Reading Challenge

December Reading Challenge: The Scent of Pine

Lara Vapnyar’s The Scent of Pine is an indulgent novel, with the past and present intermingling in beautiful and haunting ways; lust and love and desire bringing insecurities and reality into the light. And I love that it primarily takes place in a cabin in the woods in Maine. There’s something enchanting and deep about the Maine woods that novelists and writers and general people find alluring; I won’t deny it, the woods of The Pine Tree State are quite magical. Anyway, moving on to the book.

Lena and Ben meet at an academic conference and after spending a night together, Lena decides to accompany Ben on an overnight trip to his cabin in Maine. On the drive there from Saratoga Springs, and then back to their ultimate departure in Boston on the other end of the trip, we learn about secrets they’ve kept, personal issues they’ve stifled, and how giving in to desire can offer a messy, short-term solution to people feeling lost.

I enjoyed the narrative of The Scent of Pine, and how believable the course of events seemed, thanks to Lara Vapnyar’s writing style.
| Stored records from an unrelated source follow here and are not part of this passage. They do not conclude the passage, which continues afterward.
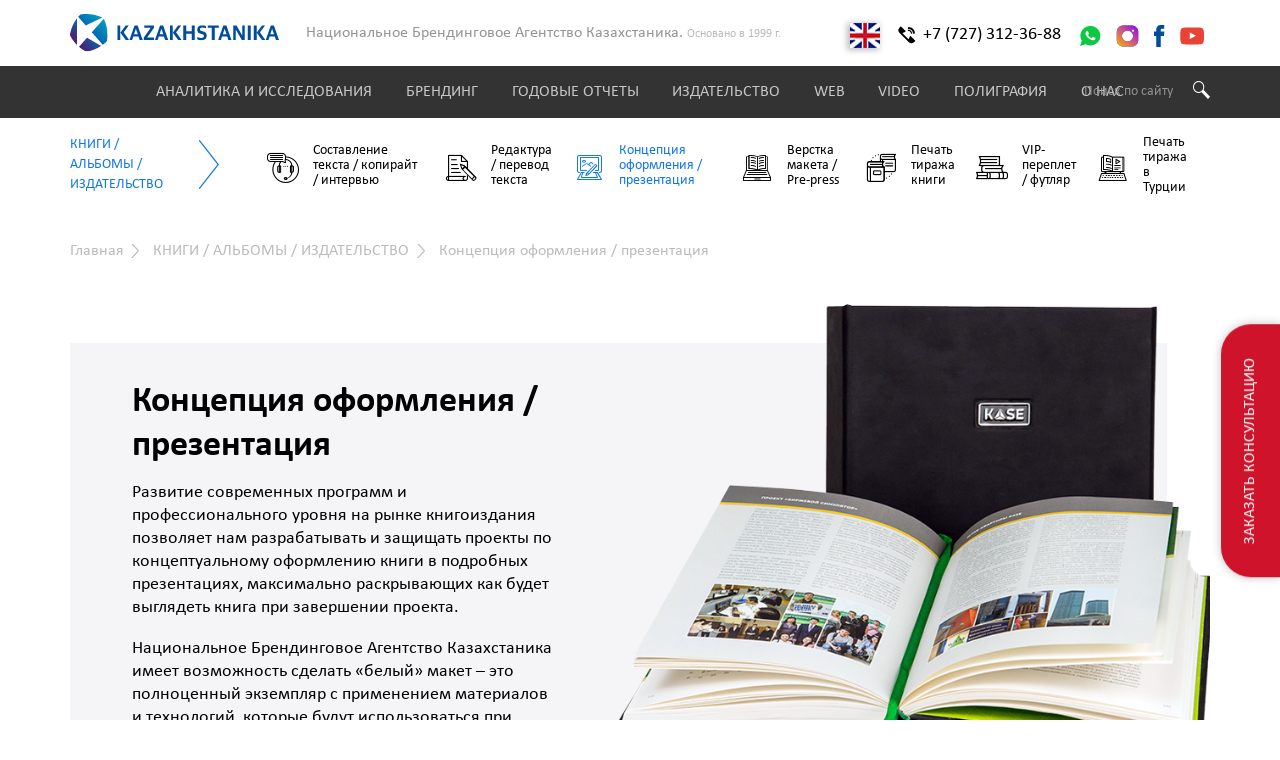

--- FILE ---
content_type: image/svg+xml
request_url: https://kazakhstanika.kz/wp-content/uploads/2021/01/logo.svg
body_size: 1714
content:
<?xml version="1.0" encoding="UTF-8" standalone="no"?>
<svg
   xmlns:dc="http://purl.org/dc/elements/1.1/"
   xmlns:cc="http://creativecommons.org/ns#"
   xmlns:rdf="http://www.w3.org/1999/02/22-rdf-syntax-ns#"
   xmlns:svg="http://www.w3.org/2000/svg"
   xmlns="http://www.w3.org/2000/svg"
   xmlns:xlink="http://www.w3.org/1999/xlink"
   height="45.661446"
   width="254.77664"
   xml:space="preserve"
   viewBox="0 0 254.77665 45.661446"
   y="0px"
   x="0px"
   id="Layer_1"
   version="1.1"><metadata
   id="metadata40"><rdf:RDF><cc:Work
       rdf:about=""><dc:format>image/svg+xml</dc:format><dc:type
         rdf:resource="http://purl.org/dc/dcmitype/StillImage" /><dc:title></dc:title></cc:Work></rdf:RDF></metadata><defs
   id="defs38" />
<style
   id="style2"
   type="text/css">
	.st0{clip-path:url(#SVGID_2_);fill:url(#SVGID_3_);}
	.st1{fill:#004D9D;}
</style>
<g
   transform="translate(-15.023359,-7.2734014)"
   id="g29">
	<g
   id="g27">
		<defs
   id="defs5">
			<path
   d="m 26,47.2 c 2.4,2 4.9,3.8 7.5,5.2 0.9,0.5 1.9,0.6 2.9,0.5 5.8,-1.1 11.4,-3.4 16.5,-6.8 L 35.7,36.1 Z M 41.6,29.5 55,44.7 c 1.4,-1 2.8,-2.2 4.1,-3.4 0.7,-0.6 1.1,-1.5 1.2,-2.4 1.1,-8.6 -0.2,-17.4 -3.9,-25.4 -0.1,-0.1 -0.2,-0.3 -0.2,-0.4 z m -26.5,1.9 c -0.2,1 0,2 0.5,2.9 2,3.7 4.6,7.2 7.7,10.3 0.1,0.1 0.1,0.1 0.2,0.2 V 12.6 c -4.3,5.7 -7.1,12.1 -8.4,18.8 M 29,7.6 C 28.1,7.7 27.2,8.1 26.6,8.8 26,9.4 25.5,10 25,10.7 l 9.2,10.5 20.2,-9.6 c 0,0 0,0 0,0 C 48.3,8.7 41.6,7.3 34.9,7.3 33,7.2 31,7.4 29,7.6"
   id="SVGID_1_" />
		</defs>
		<clipPath
   id="SVGID_2_">
			<use
   height="100%"
   width="100%"
   y="0"
   x="0"
   id="use7"
   style="overflow:visible"
   xlink:href="#SVGID_1_" />
		</clipPath>
		
			<linearGradient
   gradientTransform="matrix(32.1992,-32.1992,32.1992,32.1992,27408.637,-26181.611)"
   y2="-17.9937"
   x2="-831.49908"
   y1="-17.9937"
   x1="-832.49908"
   gradientUnits="userSpaceOnUse"
   id="SVGID_3_">
			<stop
   id="stop10"
   style="stop-color:#272063"
   offset="0" />
			<stop
   id="stop12"
   style="stop-color:#362169"
   offset="1.430000e-02" />
			<stop
   id="stop14"
   style="stop-color:#462270"
   offset="3.620000e-02" />
			<stop
   id="stop16"
   style="stop-color:#4C2272"
   offset="5.280000e-02" />
			<stop
   id="stop18"
   style="stop-color:#0068B3"
   offset="0.5151" />
			<stop
   id="stop20"
   style="stop-color:#0081B8"
   offset="0.7247" />
			<stop
   id="stop22"
   style="stop-color:#009FBE"
   offset="1" />
		</linearGradient>
		<polygon
   style="fill:url(#SVGID_3_)"
   id="polygon25"
   clip-path="url(#SVGID_2_)"
   points="84.3,30.1 38.1,76.3 -8,30.1 38.1,-16 "
   class="st0" />
	</g>
</g>
<g
   transform="translate(-15.023359,-7.2734014)"
   id="g33">
	<path
   style="fill:#004d9d"
   id="path31"
   d="m 261.4,25.4 v 0 l 2.4,6.6 h -4.6 z m -7.7,13.4 h 3.3 l 1.4,-4.2 h 6.2 l 1.5,4.2 h 3.7 l -6.2,-17.5 h -3.8 z m -14.7,0 h 3.6 V 21.3 H 239 Z m 10,0 h 4.1 c -2.1,-3.1 -4.3,-6.1 -6.5,-9.2 l 6.2,-8.3 c -1.2,0 -2.5,0 -3.8,0 -2.1,2.9 -4.2,5.8 -6.3,8.7 2.1,2.9 4.2,5.9 6.3,8.8 m -17.4,0 h 3.7 V 21.3 h -3.7 z m -17.7,0 h 3.2 V 26.3 h 0.1 l 7.3,12.6 h 3.6 V 21.3 h -3.2 V 33 h -0.1 L 218,21.3 h -4.1 z M 203.5,25.4 h 0.1 l 2.3,6.6 h -4.6 z m -7.8,13.4 h 3.3 l 1.4,-4.2 h 6.2 l 1.5,4.2 h 3.7 l -6.1,-17.5 h -3.8 z m -7.8,0 h 3.6 V 24 h 4.9 V 21.3 H 183 V 24 h 4.9 z m -12.6,0.3 c 4.3,0 6.4,-2 6.4,-5.5 0,-3.2 -1.7,-4.4 -4.5,-5.2 L 175.7,28 c -1.7,-0.4 -2.2,-1 -2.2,-2.2 0,-1.3 1,-2 2.8,-2 2,0 3.4,0.5 4.6,0.9 V 22 c -1,-0.5 -2.4,-0.9 -4.8,-0.9 -4,0 -6,2.1 -6,5.1 0,3.2 1.6,4.5 4.1,5.1 l 1.6,0.4 c 1.9,0.5 2.5,1 2.5,2.4 0,1.4 -1,2.3 -3.2,2.3 -1.9,0 -3.6,-0.5 -5,-1.1 V 38 c 1.1,0.7 2.9,1.1 5.2,1.1 M 153,38.8 h 3.6 v -7.6 h 6.9 v 7.6 h 3.6 V 21.3 h -3.6 v 7.1 h -6.9 V 21.3 H 153 Z m -16.2,0 h 3.6 V 21.3 h -3.6 z m 10,0 h 4.1 c -2.1,-3.1 -4.3,-6.1 -6.5,-9.2 l 6.1,-8.3 c -1.2,0 -2.5,0 -3.8,0 -2.1,2.9 -4.2,5.8 -6.3,8.7 2.2,2.9 4.3,5.9 6.4,8.8 M 126.4,25.4 h 0.1 l 2.3,6.6 h -4.6 z m -7.8,13.4 h 3.3 l 1.4,-4.2 h 6.2 l 1.5,4.2 h 3.7 l -6.1,-17.5 h -3.8 z m -13.8,0 h 12.5 V 36 H 109 v 0 l 8.5,-12.1 v -2.5 h -12.1 v 2.7 h 7.9 v 0.1 l -8.5,12 z M 95.3,25.4 h 0.1 l 2.3,6.6 h -4.6 z m -7.8,13.4 h 3.3 l 1.4,-4.2 h 6.2 l 1.5,4.2 h 3.7 L 97.5,21.3 h -3.8 z m -14.7,0 h 3.6 V 21.3 h -3.6 z m 10.1,0 H 87 c -2.1,-3.1 -4.3,-6.1 -6.5,-9.2 l 6.1,-8.3 c -1.2,0 -2.5,0 -3.8,0 -2.1,2.9 -4.2,5.8 -6.3,8.7 2.2,2.9 4.3,5.9 6.4,8.8"
   class="st1" />
</g>
</svg>

--- FILE ---
content_type: image/svg+xml
request_url: https://kazakhstanika.kz/wp-content/themes/kazakhstanika/img/color-icons/insta.svg
body_size: 370
content:
<svg xmlns="http://www.w3.org/2000/svg" width="23" height="22" viewBox="0 0 23 22"><defs><linearGradient id="hpq6a" x1="1.22" x2="21.82" y1="21.53" y2=".52" gradientUnits="userSpaceOnUse"><stop offset="0" stop-color="#ffae01"/><stop offset="1" stop-color="#9600ff"/></linearGradient></defs><g><g><path fill="#004d9e" d="M22.218 6.78v8.493c0 3.451-2.86 6.26-6.375 6.26h-8.65c-3.516 0-6.376-2.809-6.376-6.26V6.78c0-3.45 2.86-6.259 6.376-6.259h8.65c3.515 0 6.375 2.808 6.375 6.259zm-5.165 4.247c0-2.996-2.483-5.434-5.535-5.434s-5.535 2.438-5.535 5.434 2.483 5.434 5.535 5.434 5.535-2.438 5.535-5.434zm1.337-5.393c0-.72-.594-1.302-1.327-1.302-.732 0-1.326.583-1.326 1.302 0 .72.594 1.302 1.326 1.302.733 0 1.327-.583 1.327-1.302z"/><path fill="url(#hpq6a)" d="M22.218 6.78v8.493c0 3.451-2.86 6.26-6.375 6.26h-8.65c-3.516 0-6.376-2.809-6.376-6.26V6.78c0-3.45 2.86-6.259 6.376-6.259h8.65c3.515 0 6.375 2.808 6.375 6.259zm-5.165 4.247c0-2.996-2.483-5.434-5.535-5.434s-5.535 2.438-5.535 5.434 2.483 5.434 5.535 5.434 5.535-2.438 5.535-5.434zm1.337-5.393c0-.72-.594-1.302-1.327-1.302-.732 0-1.326.583-1.326 1.302 0 .72.594 1.302 1.326 1.302.733 0 1.327-.583 1.327-1.302z"/></g></g></svg>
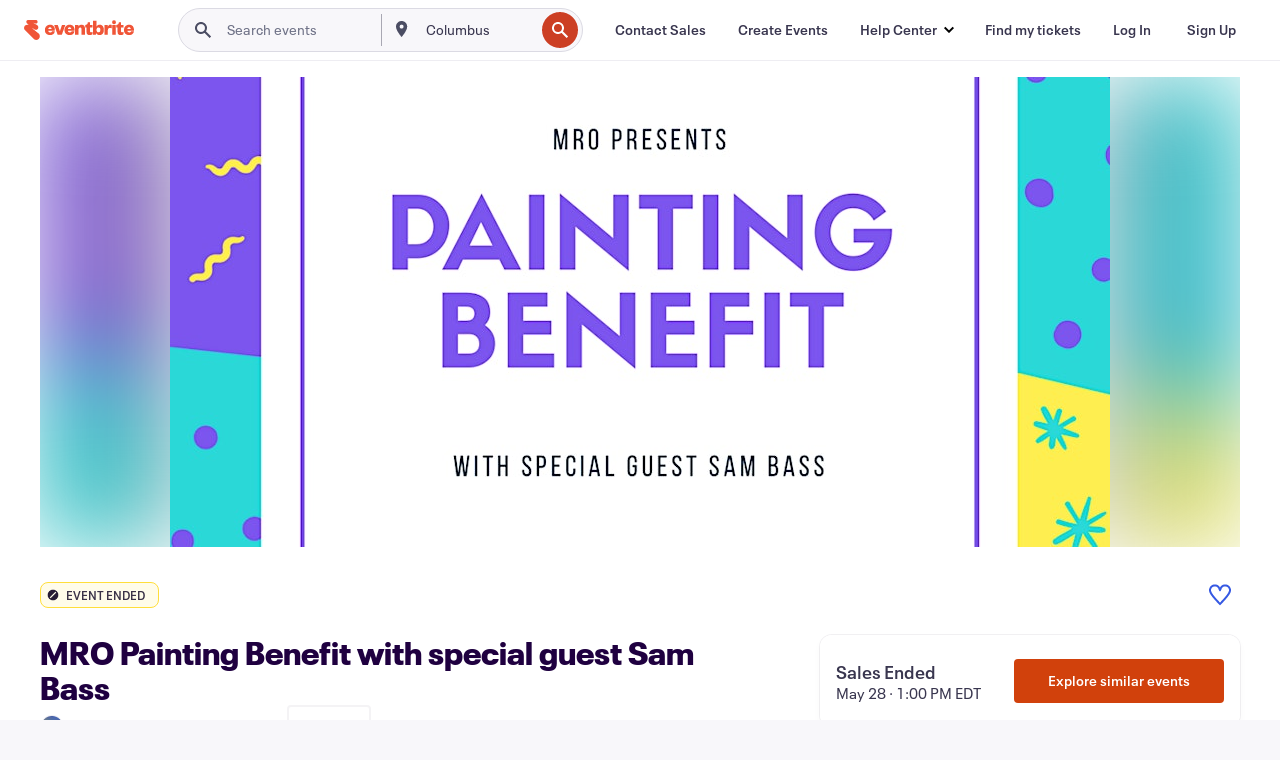

--- FILE ---
content_type: text/javascript; charset=utf-8
request_url: https://app.link/_r?sdk=web2.86.5&branch_key=key_live_epYrpbv3NngOvWj47OM81jmgCFkeYUlx&callback=branch_callback__0
body_size: 71
content:
/**/ typeof branch_callback__0 === 'function' && branch_callback__0("1543714123491136787");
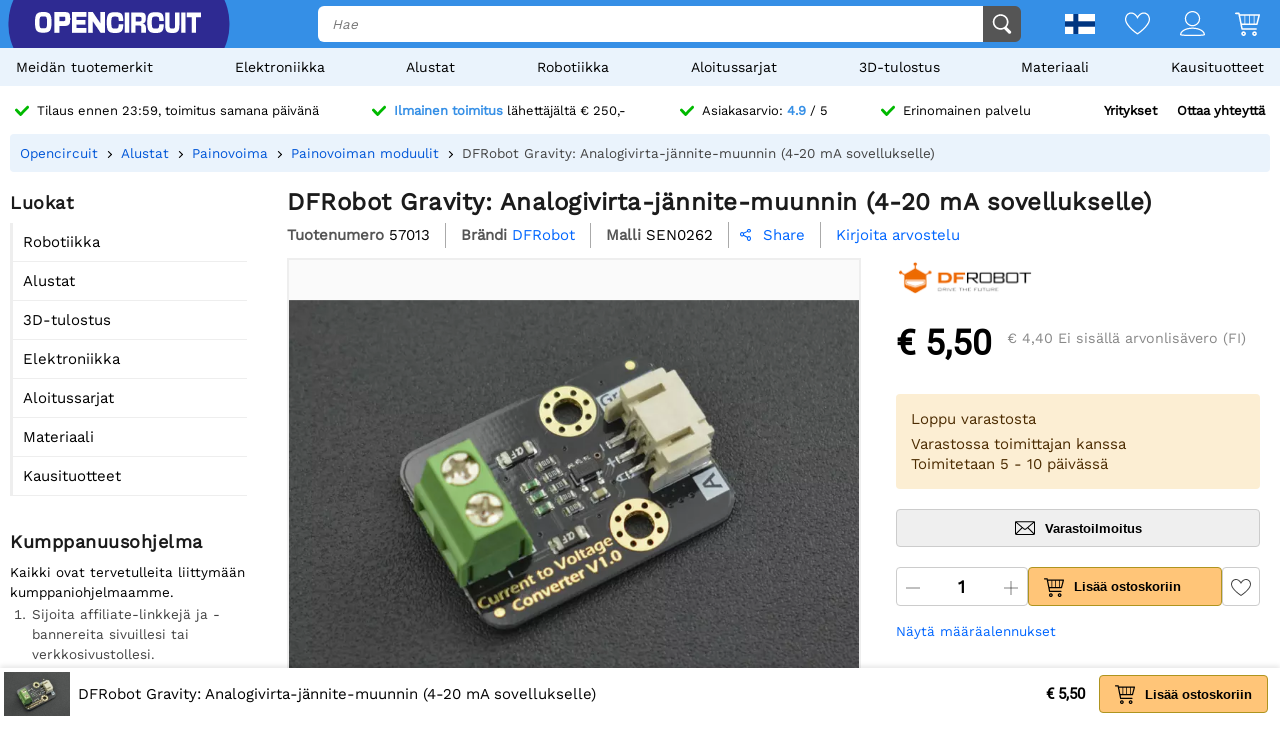

--- FILE ---
content_type: text/html; charset=utf-8
request_url: https://opencircuit.fi/api/session/set
body_size: -14
content:
{"success":true,"tkn":8338129}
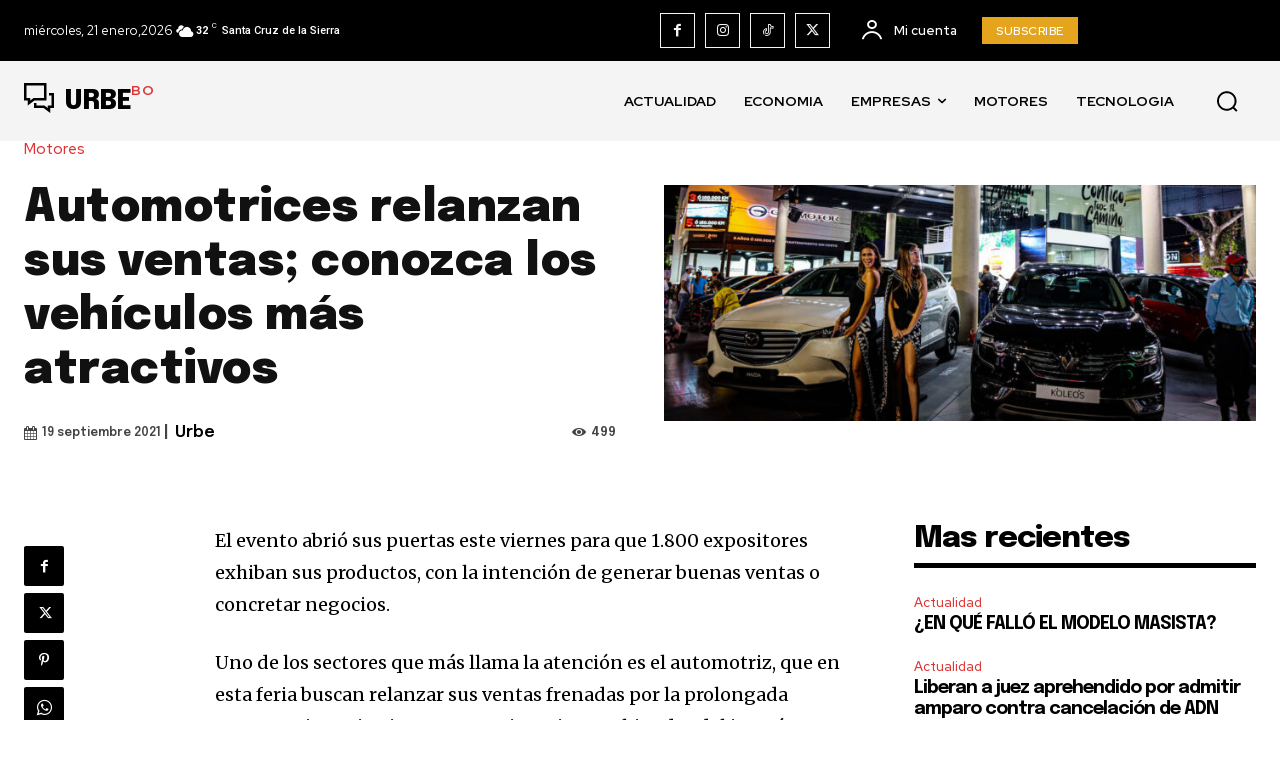

--- FILE ---
content_type: text/html; charset=UTF-8
request_url: https://urbe.bo/wp-admin/admin-ajax.php?td_theme_name=Newspaper&v=12.6.3
body_size: -345
content:
{"67493":499}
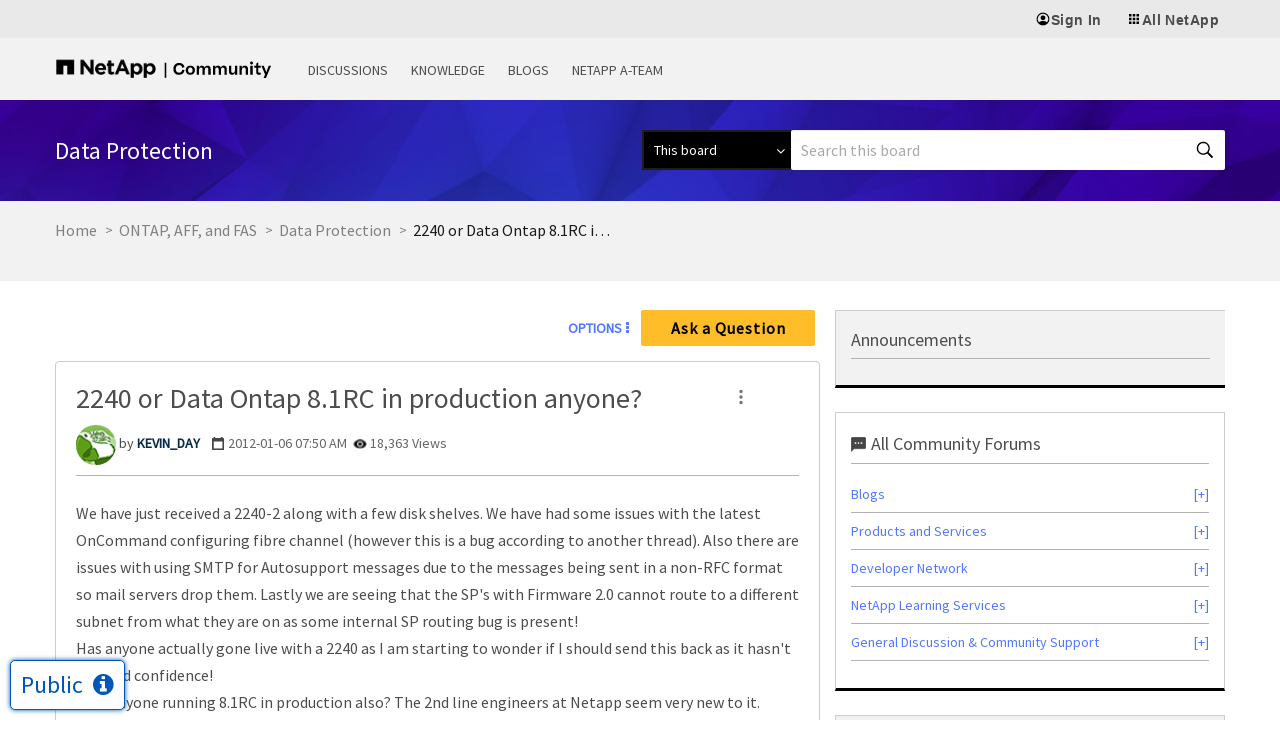

--- FILE ---
content_type: application/x-javascript;charset=utf-8
request_url: https://sometrics.netapp.com/id?d_visid_ver=5.5.0&d_fieldgroup=A&mcorgid=1D6F34B852784AA40A490D44%40AdobeOrg&mid=00350678980154985642139978779798355740&ts=1768966605317
body_size: -43
content:
{"mid":"00350678980154985642139978779798355740"}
The chances of two people meeting at a conference with hundreds of people, and then both of them traveling across state lines together to spend the night willingly in a cabin in the woods of Maine, sounds more like the beginning of a Stephen King novel than a whirlwind, complicated romance story, but Lara Vapnyar made it seem deliciously believable.

We travel back to Lena’s days as a counselor at a summer camp in Russia as she tells Ben about the men – soldiers – she dated during those summers who mysteriously disappeared. Ben tells Lena about the history of the cabin and his father, and intermittently, they talk about their significant others and in Lena’s case, children. Desire, fulfillment, and intimacy meld the past with the present and the future is what we catch a glimpse of at the end when Lara Vapnyar slams on the brakes of the pleasant and indulgent train ride and takes our breath away for a few seconds, before we breathe a sigh of relief or content dissatisfaction – that’s your call.

What was so difficult about admitting that you weren’t happy? Why did people think they needed to come up with all these complicated explanations, excuses, justifications? Or perhaps they just didn’t want to admit it to themselves?

I didn’t want to put this book down, and I hope you have the same experience. The innocence and maturity of the story work together to describe the intricacies of life, love, and what it means to be human, and how seclusion can both make the world seem very small and quite large at the same time.

Lena was overcome with the strange feeling that she experienced only a couple of times after that. She didn’t know what to call it. Anticipation of happiness? No, it had to be stronger than that. Certainty of happiness. Inevitability of happiness.